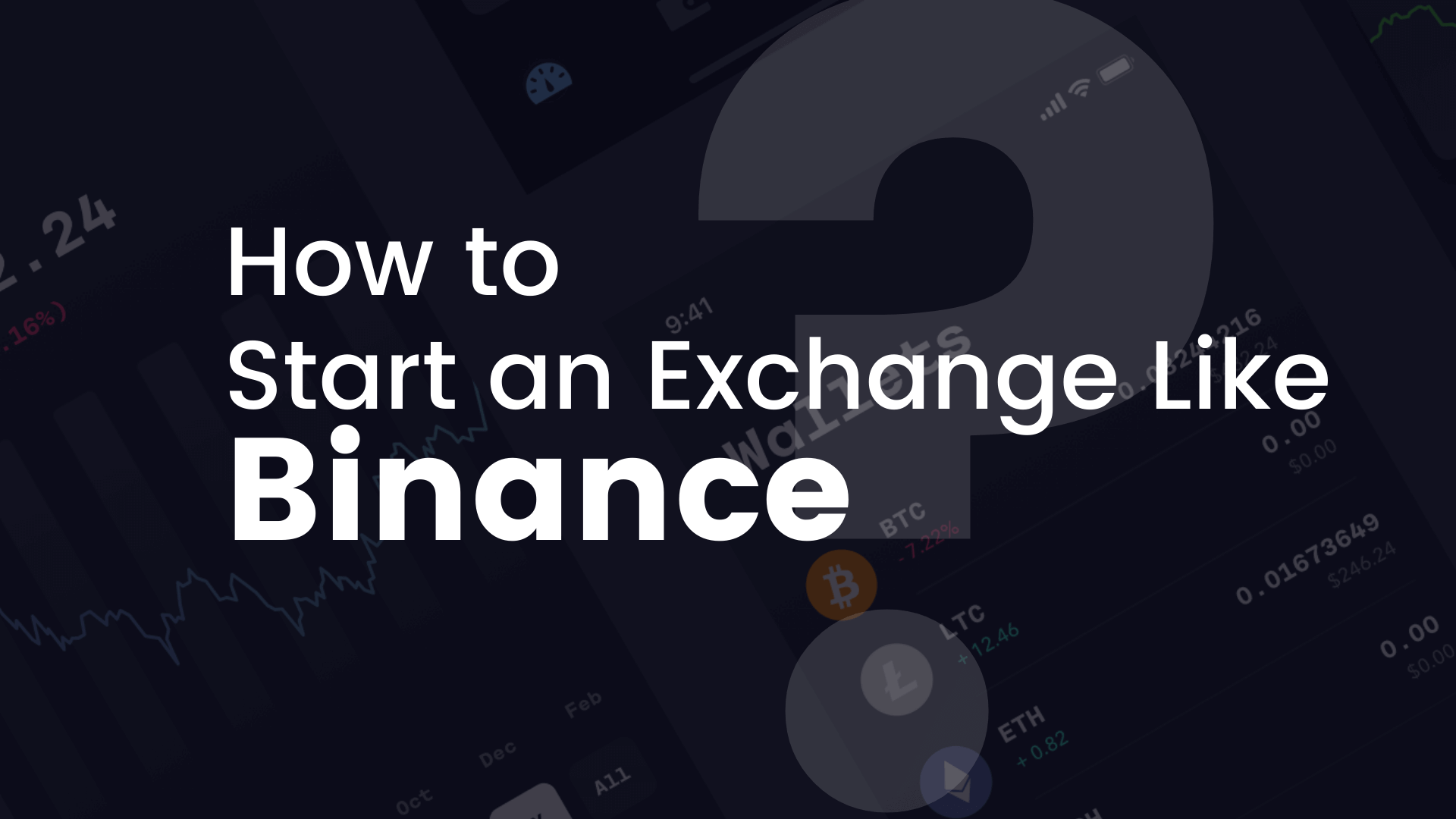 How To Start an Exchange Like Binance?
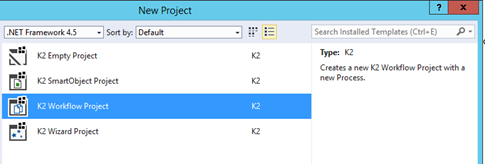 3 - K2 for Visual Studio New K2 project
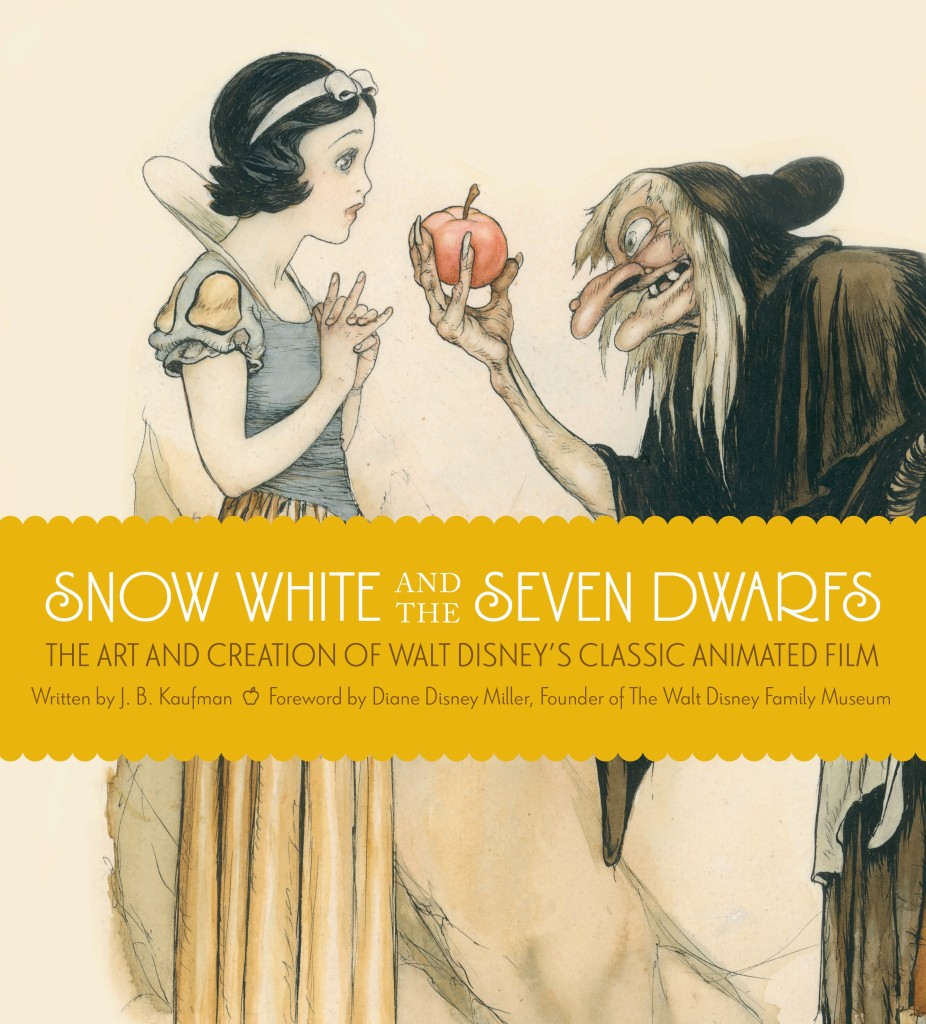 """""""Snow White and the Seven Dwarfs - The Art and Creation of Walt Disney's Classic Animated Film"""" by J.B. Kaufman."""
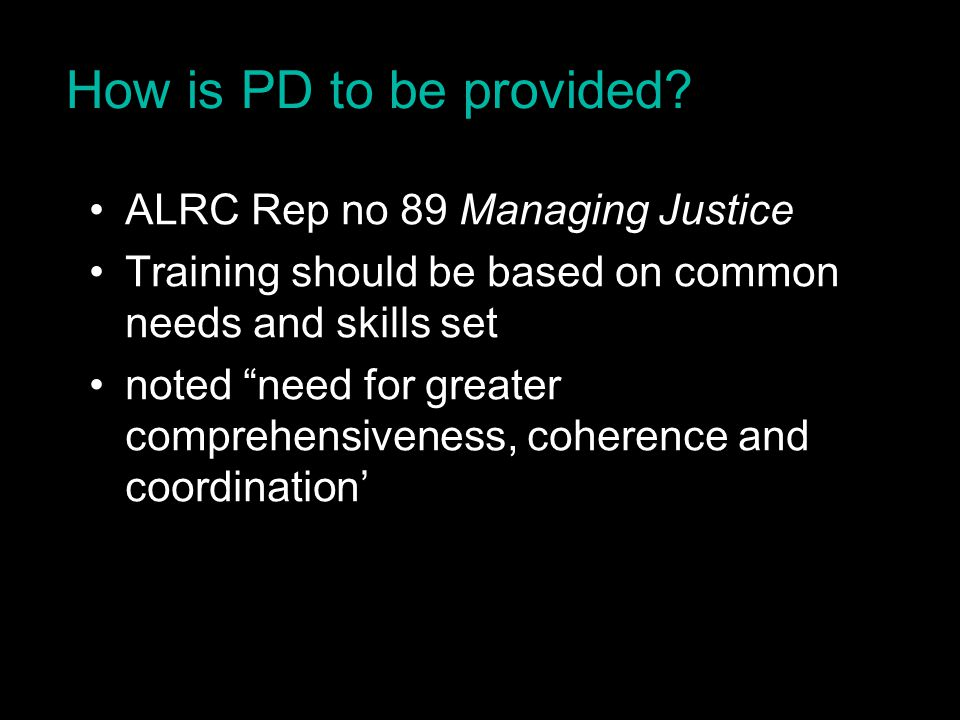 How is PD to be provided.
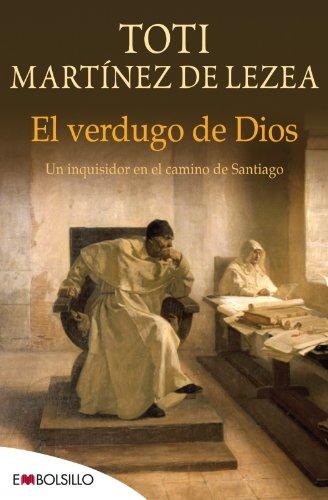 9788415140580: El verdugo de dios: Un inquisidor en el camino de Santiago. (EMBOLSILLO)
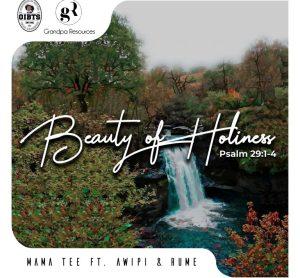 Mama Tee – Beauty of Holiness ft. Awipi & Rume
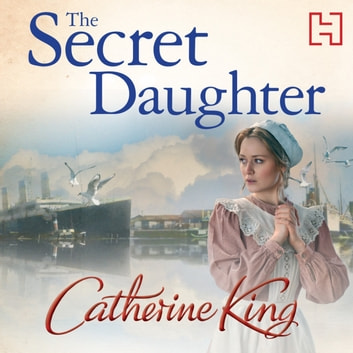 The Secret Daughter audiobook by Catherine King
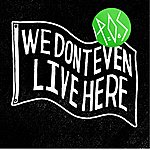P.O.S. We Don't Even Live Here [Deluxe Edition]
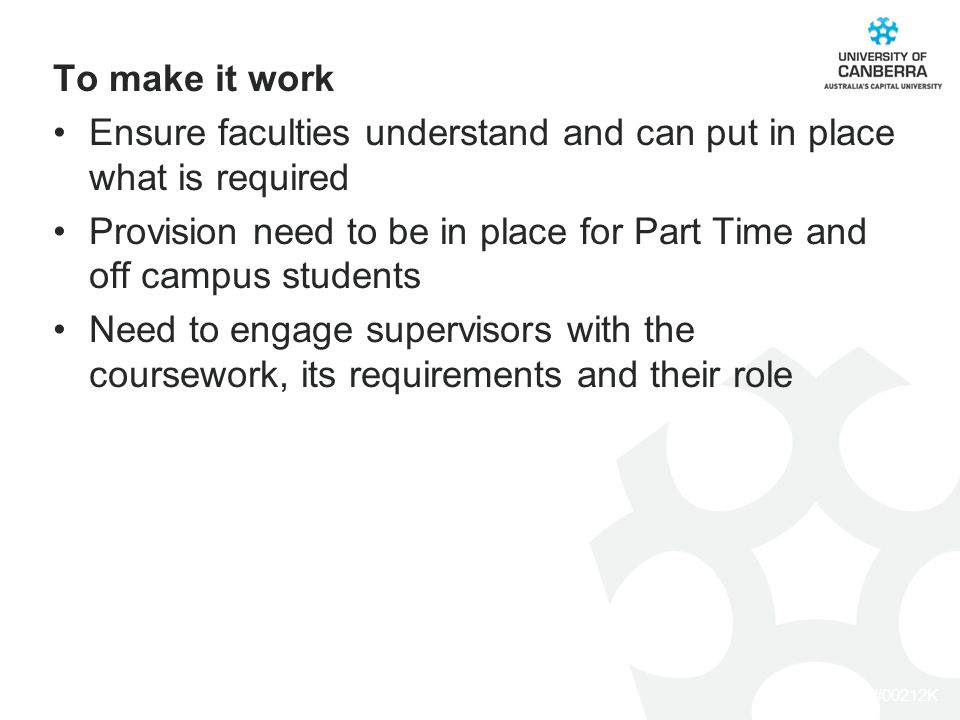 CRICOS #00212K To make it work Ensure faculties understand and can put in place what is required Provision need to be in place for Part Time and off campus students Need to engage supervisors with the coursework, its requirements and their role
* * *
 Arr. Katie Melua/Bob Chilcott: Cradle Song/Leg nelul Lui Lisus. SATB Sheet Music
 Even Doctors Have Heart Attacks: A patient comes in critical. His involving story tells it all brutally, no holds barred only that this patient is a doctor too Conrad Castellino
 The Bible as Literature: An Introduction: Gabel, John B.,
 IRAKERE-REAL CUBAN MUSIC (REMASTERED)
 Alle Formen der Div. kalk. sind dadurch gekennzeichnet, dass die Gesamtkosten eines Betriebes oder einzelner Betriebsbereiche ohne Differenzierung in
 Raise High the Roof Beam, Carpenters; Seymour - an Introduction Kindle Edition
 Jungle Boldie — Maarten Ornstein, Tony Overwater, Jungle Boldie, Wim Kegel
---
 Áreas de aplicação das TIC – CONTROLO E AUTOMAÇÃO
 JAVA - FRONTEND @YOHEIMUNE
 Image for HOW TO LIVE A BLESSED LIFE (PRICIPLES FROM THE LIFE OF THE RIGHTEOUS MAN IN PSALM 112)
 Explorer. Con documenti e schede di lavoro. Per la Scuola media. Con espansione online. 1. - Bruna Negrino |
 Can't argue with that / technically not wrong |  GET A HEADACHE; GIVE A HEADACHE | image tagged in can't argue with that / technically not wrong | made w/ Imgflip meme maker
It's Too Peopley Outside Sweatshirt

- _TASK PROMPT_:
Would you print exactly the lines in the listing above, from the line bearing "9788415140580: El verdugo" through the line bearing "CRICOS #00212K To", leaving out all pictures?

- _REPLY TO THE EXERCISE_:
 9788415140580: El verdugo de dios: Un inquisidor en el camino de Santiago. (EMBOLSILLO)
 Mama Tee – Beauty of Holiness ft. Awipi & Rume
 The Secret Daughter audiobook by Catherine King
P.O.S. We Don't Even Live Here [Deluxe Edition]
 CRICOS #00212K To make it work Ensure faculties understand and can put in place what is required Provision need to be in place for Part Time and off campus students Need to engage supervisors with the coursework, its requirements and their role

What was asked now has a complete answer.